==== INFORMATION SUPPLIED

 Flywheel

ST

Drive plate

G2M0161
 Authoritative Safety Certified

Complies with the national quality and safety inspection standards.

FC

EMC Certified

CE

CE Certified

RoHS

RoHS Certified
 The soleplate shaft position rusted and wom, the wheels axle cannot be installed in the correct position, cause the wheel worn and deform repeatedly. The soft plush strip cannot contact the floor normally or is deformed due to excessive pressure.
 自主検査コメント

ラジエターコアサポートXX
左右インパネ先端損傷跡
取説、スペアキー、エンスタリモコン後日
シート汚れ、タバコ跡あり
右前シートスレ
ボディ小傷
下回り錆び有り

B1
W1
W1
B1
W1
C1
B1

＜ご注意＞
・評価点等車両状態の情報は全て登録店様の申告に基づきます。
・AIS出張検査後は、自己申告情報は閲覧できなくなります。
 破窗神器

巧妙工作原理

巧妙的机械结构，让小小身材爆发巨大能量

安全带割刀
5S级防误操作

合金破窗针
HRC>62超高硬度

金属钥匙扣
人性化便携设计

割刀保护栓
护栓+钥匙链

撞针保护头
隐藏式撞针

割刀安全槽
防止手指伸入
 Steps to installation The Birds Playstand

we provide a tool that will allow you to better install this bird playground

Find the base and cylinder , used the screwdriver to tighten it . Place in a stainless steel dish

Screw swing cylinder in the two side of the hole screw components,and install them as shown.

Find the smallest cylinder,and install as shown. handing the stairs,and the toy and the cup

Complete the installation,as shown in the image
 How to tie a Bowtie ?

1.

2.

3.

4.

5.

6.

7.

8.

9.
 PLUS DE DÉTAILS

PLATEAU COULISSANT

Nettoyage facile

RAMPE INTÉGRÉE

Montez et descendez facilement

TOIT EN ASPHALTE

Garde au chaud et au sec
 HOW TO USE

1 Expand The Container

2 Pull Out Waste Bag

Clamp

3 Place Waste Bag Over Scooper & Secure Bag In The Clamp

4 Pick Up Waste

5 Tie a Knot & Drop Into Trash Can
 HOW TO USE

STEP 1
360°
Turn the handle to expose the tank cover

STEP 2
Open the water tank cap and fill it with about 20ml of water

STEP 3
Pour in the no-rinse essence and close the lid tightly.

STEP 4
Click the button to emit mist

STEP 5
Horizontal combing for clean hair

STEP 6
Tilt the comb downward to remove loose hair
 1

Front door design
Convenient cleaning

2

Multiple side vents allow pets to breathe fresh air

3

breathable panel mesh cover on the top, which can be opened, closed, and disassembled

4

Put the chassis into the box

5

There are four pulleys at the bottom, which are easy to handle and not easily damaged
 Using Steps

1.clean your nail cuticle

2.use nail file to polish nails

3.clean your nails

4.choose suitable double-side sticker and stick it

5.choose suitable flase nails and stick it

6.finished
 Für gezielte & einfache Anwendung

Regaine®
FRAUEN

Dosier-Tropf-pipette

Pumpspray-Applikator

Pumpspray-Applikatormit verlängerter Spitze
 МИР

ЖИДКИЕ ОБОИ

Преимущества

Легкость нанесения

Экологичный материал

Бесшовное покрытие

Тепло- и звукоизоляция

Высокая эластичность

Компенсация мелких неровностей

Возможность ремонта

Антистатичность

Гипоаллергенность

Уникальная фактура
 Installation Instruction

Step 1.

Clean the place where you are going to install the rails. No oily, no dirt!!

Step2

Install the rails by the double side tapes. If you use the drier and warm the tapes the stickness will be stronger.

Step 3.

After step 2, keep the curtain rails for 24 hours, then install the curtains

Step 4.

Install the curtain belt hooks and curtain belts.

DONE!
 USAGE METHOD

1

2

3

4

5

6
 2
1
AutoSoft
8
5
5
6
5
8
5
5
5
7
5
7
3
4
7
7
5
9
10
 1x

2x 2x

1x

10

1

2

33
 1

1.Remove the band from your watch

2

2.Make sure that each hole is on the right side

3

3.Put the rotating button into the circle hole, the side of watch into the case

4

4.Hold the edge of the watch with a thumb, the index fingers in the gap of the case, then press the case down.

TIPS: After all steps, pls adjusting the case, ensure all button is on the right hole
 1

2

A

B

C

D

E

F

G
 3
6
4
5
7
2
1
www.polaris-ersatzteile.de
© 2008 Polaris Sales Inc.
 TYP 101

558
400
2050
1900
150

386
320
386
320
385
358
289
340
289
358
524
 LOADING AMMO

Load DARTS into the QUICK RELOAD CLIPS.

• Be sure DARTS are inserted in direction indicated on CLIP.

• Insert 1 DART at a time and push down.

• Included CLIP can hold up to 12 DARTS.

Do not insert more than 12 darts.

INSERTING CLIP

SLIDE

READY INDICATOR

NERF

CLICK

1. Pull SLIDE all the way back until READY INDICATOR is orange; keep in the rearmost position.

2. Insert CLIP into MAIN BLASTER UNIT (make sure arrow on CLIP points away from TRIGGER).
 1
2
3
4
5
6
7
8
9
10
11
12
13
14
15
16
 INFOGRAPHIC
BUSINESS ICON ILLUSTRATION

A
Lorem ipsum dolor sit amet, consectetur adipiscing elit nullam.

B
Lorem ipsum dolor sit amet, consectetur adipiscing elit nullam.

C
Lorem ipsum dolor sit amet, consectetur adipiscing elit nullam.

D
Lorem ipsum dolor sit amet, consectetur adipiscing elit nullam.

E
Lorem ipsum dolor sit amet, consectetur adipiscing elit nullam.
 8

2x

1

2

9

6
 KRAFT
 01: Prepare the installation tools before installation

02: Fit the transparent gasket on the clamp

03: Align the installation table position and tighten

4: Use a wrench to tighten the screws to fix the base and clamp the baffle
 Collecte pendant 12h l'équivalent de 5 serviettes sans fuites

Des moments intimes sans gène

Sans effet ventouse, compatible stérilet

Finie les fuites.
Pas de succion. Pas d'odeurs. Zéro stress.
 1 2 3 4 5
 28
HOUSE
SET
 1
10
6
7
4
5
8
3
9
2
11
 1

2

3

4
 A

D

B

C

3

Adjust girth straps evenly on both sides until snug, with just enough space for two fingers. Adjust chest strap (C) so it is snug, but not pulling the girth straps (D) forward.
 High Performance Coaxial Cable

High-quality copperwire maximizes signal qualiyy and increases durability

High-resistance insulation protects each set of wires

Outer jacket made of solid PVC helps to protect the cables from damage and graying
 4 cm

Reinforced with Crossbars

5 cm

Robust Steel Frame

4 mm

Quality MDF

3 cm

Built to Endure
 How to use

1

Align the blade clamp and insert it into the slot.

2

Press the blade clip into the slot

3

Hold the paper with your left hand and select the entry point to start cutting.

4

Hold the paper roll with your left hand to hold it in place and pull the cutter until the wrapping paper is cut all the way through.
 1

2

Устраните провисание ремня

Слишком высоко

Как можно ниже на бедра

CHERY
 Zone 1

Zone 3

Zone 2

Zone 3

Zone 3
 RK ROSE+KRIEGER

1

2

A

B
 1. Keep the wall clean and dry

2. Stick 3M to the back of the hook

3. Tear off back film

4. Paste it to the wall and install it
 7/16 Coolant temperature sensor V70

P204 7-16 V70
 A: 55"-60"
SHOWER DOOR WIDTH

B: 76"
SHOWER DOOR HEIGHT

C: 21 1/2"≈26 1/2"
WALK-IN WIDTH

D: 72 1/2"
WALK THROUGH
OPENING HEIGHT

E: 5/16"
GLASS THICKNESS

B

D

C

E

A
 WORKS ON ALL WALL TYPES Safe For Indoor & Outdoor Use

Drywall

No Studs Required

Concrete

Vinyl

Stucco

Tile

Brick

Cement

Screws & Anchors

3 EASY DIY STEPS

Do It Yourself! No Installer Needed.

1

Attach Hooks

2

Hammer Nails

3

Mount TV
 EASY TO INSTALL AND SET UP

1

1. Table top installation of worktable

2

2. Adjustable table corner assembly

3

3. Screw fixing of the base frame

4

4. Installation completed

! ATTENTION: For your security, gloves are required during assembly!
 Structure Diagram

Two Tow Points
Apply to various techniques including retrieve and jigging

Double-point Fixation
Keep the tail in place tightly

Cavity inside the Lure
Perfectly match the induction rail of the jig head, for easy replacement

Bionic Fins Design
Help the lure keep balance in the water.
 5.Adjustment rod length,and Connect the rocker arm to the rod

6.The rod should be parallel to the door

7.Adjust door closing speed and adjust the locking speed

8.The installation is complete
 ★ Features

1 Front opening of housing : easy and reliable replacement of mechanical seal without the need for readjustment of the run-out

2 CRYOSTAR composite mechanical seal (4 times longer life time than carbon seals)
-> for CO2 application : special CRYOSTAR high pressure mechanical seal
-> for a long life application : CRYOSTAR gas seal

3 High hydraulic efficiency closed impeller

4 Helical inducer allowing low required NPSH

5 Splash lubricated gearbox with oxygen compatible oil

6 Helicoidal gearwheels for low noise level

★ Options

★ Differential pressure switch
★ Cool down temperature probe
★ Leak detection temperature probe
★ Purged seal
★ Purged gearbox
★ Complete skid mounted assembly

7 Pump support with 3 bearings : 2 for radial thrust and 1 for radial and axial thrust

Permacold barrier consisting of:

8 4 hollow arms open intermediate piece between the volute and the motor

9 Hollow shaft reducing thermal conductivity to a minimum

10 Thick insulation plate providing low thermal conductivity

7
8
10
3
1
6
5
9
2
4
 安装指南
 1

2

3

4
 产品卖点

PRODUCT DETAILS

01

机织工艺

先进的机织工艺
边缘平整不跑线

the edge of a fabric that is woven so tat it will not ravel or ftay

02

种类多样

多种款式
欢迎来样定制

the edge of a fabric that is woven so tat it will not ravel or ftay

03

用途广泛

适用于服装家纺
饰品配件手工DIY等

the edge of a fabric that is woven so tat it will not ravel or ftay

========

_REQUIRED ACTION_.
Copy out only the lines of the records above from the one with "4. Paste it to the wall and install it" through the one with "-> for CO2 application", exactly as they stand, both included.

_RESULT FOR THIS TASK_.
4. Paste it to the wall and install it
 7/16 Coolant temperature sensor V70

P204 7-16 V70
 A: 55"-60"
SHOWER DOOR WIDTH

B: 76"
SHOWER DOOR HEIGHT

C: 21 1/2"≈26 1/2"
WALK-IN WIDTH

D: 72 1/2"
WALK THROUGH
OPENING HEIGHT

E: 5/16"
GLASS THICKNESS

B

D

C

E

A
 WORKS ON ALL WALL TYPES Safe For Indoor & Outdoor Use

Drywall

No Studs Required

Concrete

Vinyl

Stucco

Tile

Brick

Cement

Screws & Anchors

3 EASY DIY STEPS

Do It Yourself! No Installer Needed.

1

Attach Hooks

2

Hammer Nails

3

Mount TV
 EASY TO INSTALL AND SET UP

1

1. Table top installation of worktable

2

2. Adjustable table corner assembly

3

3. Screw fixing of the base frame

4

4. Installation completed

! ATTENTION: For your security, gloves are required during assembly!
 Structure Diagram

Two Tow Points
Apply to various techniques including retrieve and jigging

Double-point Fixation
Keep the tail in place tightly

Cavity inside the Lure
Perfectly match the induction rail of the jig head, for easy replacement

Bionic Fins Design
Help the lure keep balance in the water.
 5.Adjustment rod length,and Connect the rocker arm to the rod

6.The rod should be parallel to the door

7.Adjust door closing speed and adjust the locking speed

8.The installation is complete
 ★ Features

1 Front opening of housing : easy and reliable replacement of mechanical seal without the need for readjustment of the run-out

2 CRYOSTAR composite mechanical seal (4 times longer life time than carbon seals)
-> for CO2 application : special CRYOSTAR high pressure mechanical seal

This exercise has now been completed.